Views from space help oil prospectors see deep underground
It takes seismic force to make the ground give up its secrets. Through the years, those searching for oil and gas have used varied methods to send sound energy into the ground and to record the waves reflected by the geological features beneath the surface.
Modern methods include large vibrator trucks and many thousands of surface sensors called geophones, all precisely located to obtain the most useful information with which to explore for hydrocarbons. Today, seismic surveys planned with satellites are yielding clearer, deeper subterranean views at reduced cost. Often carried out in the remotest parts of the planet, these surveys are almost military in scale and expense; a seismic crew exploring a 500-square-kilometre area can require 400 people with up to 50 small and 15 large vehicles working with up to 600,000 geophones, and carrying out 600 seismic ’shots’ daily.
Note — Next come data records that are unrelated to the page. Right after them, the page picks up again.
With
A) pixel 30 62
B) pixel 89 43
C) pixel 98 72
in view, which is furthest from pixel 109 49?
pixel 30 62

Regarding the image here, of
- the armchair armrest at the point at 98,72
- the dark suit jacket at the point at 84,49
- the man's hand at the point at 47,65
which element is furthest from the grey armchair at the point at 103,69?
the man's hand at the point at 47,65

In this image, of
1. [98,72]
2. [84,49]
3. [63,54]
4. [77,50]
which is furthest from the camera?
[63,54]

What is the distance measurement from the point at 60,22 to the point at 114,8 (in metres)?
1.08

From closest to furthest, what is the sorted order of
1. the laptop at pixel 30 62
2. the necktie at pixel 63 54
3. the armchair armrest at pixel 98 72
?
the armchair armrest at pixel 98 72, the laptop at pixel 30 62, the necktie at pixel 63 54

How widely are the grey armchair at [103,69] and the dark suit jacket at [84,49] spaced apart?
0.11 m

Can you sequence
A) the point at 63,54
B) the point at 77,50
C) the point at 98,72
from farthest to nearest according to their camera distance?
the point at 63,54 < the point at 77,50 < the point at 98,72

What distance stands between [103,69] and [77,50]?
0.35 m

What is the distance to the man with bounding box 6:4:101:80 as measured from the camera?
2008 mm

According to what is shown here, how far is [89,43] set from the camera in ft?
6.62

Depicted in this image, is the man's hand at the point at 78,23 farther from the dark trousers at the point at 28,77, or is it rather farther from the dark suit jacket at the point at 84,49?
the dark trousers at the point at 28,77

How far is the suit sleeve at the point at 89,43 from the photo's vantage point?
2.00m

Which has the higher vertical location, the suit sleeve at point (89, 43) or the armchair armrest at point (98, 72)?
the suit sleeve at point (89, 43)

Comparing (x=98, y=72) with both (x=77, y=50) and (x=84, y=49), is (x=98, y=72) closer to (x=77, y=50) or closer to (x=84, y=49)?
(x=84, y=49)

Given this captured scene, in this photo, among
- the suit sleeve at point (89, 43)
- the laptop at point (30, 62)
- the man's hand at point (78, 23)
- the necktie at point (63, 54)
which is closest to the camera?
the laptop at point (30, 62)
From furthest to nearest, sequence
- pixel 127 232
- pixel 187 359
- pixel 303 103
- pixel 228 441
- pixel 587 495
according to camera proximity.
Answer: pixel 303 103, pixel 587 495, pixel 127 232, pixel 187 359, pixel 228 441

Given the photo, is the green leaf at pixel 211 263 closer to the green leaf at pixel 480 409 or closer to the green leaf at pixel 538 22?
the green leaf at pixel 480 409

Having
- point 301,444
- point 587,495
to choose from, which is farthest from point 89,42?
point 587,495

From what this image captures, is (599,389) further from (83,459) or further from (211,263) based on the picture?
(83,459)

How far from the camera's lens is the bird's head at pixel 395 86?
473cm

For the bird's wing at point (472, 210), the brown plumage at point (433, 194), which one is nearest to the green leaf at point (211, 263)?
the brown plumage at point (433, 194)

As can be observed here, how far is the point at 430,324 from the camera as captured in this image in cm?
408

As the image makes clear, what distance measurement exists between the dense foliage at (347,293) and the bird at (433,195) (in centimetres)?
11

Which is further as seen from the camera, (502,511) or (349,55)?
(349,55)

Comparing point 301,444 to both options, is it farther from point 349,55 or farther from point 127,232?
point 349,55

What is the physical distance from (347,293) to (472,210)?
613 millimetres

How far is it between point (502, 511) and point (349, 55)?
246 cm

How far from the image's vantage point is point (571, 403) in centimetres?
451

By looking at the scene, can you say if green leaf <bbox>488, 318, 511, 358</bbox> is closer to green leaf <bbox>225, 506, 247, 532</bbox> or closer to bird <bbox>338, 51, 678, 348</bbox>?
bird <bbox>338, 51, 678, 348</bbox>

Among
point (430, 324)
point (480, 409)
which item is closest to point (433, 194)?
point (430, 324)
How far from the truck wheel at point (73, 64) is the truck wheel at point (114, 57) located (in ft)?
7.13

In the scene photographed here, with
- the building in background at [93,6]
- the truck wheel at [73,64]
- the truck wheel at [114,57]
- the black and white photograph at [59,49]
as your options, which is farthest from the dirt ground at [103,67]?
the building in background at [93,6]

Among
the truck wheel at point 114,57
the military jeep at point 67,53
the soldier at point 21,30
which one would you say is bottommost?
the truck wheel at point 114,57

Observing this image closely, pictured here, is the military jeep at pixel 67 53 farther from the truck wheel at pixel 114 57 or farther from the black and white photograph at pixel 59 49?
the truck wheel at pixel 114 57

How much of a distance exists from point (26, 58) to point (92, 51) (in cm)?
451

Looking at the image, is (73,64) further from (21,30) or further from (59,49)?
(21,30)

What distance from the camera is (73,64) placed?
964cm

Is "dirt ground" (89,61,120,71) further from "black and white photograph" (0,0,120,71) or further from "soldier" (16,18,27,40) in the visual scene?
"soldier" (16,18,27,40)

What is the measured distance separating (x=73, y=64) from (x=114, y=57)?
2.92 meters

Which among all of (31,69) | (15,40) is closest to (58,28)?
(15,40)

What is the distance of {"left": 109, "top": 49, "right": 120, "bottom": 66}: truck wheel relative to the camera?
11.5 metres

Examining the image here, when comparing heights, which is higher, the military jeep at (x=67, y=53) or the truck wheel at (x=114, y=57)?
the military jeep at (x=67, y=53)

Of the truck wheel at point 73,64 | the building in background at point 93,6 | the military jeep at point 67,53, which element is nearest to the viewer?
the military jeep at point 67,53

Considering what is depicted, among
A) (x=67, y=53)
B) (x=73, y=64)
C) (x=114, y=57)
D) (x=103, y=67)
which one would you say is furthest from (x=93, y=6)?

Seismic surveyor WesternGeco, has been working with ESA for the last three years to integrate satellite data into its working practices. What Earth Observation can provide is a detailed preview of a region’s topography and geology, valuable for assessing areas that will produce the best and worst seismic quality – meaning the sending and receiving of vibration signals – far in advance of commencing the survey. "Working on the surface, we deliver imaging and structural characterisation of the subsurface, down to 6000 metres or deeper," says Andreas Laake of WesternGeco. "Technology has moved on since the days of heavy explosives, but the principle remains the same."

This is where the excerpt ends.